■ **EXERCISE MATERIALS**:
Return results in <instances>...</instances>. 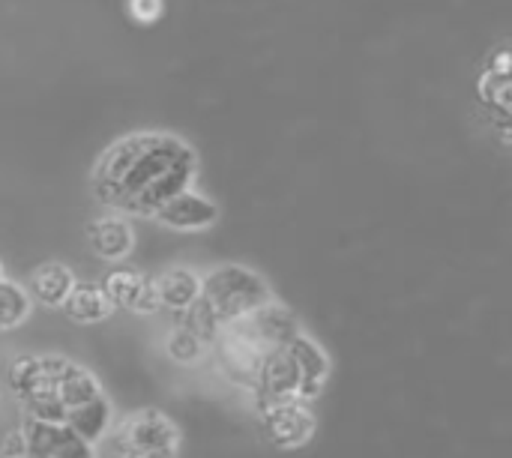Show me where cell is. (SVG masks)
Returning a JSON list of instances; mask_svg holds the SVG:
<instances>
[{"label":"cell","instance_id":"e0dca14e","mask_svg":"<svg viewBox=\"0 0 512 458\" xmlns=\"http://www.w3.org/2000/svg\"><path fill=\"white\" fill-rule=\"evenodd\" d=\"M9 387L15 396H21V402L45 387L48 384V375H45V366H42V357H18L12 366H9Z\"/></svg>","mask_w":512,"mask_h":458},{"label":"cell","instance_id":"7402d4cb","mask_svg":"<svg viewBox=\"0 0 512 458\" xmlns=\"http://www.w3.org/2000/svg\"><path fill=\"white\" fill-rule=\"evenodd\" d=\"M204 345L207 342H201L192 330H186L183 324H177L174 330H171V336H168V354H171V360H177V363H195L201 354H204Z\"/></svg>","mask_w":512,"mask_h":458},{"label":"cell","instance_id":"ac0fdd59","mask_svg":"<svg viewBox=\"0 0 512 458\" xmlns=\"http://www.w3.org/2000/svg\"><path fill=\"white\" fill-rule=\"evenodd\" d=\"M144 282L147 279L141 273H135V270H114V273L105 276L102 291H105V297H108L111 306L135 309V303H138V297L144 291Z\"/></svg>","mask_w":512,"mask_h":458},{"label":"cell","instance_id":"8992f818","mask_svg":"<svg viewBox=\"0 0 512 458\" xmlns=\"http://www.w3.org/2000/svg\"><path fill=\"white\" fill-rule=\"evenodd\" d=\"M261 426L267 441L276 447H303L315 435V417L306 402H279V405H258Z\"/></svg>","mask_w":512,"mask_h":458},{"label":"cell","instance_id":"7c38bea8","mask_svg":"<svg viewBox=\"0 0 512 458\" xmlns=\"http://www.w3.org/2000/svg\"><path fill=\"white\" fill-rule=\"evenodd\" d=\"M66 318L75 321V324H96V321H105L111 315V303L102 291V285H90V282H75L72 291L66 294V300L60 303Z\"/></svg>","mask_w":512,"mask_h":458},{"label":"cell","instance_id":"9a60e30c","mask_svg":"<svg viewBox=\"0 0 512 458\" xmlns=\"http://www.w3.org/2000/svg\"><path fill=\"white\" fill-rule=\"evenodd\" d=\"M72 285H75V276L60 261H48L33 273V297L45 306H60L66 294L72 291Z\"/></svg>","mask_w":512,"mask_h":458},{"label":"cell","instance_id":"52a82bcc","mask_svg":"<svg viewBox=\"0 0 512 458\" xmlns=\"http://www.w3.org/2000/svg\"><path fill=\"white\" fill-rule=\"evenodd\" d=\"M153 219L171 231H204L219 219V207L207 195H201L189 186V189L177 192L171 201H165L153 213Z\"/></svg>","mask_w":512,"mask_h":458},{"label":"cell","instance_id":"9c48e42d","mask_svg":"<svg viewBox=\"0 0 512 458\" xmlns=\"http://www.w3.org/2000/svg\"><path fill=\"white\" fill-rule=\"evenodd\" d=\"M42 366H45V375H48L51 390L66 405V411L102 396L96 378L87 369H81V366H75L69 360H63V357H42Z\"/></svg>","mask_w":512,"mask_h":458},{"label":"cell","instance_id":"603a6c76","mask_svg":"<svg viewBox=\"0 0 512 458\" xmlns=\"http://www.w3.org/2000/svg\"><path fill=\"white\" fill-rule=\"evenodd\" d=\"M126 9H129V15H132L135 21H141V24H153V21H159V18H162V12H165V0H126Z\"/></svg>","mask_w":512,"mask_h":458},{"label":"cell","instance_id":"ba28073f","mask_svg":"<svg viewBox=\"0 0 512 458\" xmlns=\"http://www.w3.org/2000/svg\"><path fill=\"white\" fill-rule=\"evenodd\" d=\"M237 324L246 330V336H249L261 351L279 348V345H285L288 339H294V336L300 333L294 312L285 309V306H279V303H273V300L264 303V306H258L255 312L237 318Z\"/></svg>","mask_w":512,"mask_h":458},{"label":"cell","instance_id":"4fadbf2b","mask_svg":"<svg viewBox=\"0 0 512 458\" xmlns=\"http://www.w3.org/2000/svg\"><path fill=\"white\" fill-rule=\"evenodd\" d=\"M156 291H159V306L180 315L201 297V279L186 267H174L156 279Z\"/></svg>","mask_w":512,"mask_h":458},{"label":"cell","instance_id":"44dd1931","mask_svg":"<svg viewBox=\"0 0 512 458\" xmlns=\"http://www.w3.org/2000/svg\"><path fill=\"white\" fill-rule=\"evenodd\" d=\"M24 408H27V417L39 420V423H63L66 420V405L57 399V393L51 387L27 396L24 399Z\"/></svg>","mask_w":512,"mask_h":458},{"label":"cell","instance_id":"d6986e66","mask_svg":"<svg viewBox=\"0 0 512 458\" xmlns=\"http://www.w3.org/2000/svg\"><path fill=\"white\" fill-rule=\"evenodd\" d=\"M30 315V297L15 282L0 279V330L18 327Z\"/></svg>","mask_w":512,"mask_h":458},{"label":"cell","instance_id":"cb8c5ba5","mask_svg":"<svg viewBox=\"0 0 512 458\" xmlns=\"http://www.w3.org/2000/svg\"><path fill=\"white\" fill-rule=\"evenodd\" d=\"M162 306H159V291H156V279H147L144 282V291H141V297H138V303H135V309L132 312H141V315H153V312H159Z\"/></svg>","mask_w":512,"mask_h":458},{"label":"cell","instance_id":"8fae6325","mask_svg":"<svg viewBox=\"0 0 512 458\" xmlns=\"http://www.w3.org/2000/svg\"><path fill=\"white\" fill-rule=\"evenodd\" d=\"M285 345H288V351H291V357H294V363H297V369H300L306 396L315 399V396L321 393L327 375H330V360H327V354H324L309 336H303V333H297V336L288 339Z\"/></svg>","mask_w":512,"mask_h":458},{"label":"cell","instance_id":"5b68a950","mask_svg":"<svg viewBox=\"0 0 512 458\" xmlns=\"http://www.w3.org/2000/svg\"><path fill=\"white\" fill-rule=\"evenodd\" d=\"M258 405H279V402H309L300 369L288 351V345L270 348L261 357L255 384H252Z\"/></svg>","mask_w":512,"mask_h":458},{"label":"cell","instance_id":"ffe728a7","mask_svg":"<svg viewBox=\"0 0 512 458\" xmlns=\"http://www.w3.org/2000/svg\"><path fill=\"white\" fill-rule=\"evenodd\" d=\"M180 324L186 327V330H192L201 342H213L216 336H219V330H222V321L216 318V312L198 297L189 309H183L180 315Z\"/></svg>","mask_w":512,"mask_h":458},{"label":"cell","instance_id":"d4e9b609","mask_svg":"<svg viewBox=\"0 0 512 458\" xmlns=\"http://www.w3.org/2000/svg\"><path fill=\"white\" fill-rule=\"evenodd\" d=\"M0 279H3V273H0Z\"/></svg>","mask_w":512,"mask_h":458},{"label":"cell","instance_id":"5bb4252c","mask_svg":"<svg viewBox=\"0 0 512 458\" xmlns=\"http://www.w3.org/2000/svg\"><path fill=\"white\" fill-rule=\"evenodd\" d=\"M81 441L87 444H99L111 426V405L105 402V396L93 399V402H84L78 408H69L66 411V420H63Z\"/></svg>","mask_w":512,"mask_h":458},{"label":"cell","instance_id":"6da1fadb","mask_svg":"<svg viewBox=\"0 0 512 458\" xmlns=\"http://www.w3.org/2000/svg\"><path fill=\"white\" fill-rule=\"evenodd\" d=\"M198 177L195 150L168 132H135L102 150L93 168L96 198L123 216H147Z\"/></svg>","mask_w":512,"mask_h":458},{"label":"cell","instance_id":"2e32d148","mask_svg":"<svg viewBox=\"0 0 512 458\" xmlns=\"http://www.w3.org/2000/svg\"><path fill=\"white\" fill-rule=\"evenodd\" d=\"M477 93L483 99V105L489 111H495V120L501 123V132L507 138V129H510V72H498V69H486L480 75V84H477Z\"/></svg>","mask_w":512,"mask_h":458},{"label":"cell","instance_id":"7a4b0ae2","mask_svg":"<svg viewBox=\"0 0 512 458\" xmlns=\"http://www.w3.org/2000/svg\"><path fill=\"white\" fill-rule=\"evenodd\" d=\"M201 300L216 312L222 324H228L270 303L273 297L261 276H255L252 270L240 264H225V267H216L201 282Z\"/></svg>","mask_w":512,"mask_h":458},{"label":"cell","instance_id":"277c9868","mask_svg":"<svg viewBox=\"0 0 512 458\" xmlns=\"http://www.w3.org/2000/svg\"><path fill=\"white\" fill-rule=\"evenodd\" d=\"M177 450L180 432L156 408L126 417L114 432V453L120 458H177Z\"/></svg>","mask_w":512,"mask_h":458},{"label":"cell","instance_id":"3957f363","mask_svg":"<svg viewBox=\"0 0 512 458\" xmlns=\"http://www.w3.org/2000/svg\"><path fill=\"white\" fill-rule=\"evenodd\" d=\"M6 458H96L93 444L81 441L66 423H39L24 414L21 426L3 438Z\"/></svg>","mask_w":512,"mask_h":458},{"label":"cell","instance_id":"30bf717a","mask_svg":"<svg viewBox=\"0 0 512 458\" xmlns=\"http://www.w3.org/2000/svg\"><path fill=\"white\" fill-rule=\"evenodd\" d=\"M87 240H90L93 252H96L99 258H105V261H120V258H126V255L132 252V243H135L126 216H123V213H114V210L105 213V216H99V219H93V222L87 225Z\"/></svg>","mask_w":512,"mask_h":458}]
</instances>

==

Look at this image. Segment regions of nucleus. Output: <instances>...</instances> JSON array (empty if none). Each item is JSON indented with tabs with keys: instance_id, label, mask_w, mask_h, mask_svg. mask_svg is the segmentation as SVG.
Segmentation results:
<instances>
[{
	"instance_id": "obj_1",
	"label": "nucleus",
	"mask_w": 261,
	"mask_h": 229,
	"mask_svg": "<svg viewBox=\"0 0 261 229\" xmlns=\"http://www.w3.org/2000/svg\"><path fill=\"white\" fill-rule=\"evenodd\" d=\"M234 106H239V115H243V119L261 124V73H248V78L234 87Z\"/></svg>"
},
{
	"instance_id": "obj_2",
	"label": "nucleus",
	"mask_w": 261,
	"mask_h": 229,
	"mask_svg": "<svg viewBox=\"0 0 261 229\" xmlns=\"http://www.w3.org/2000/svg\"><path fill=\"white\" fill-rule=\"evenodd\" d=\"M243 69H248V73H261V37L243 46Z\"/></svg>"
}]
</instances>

■ **DIRECTIONS FOR THIS TASK**:
Count the lines in the records above that contain the string "JSON", treating uppercase and lowercase as different. Reply with the number alone.

■ **RESULT BELOW**:
2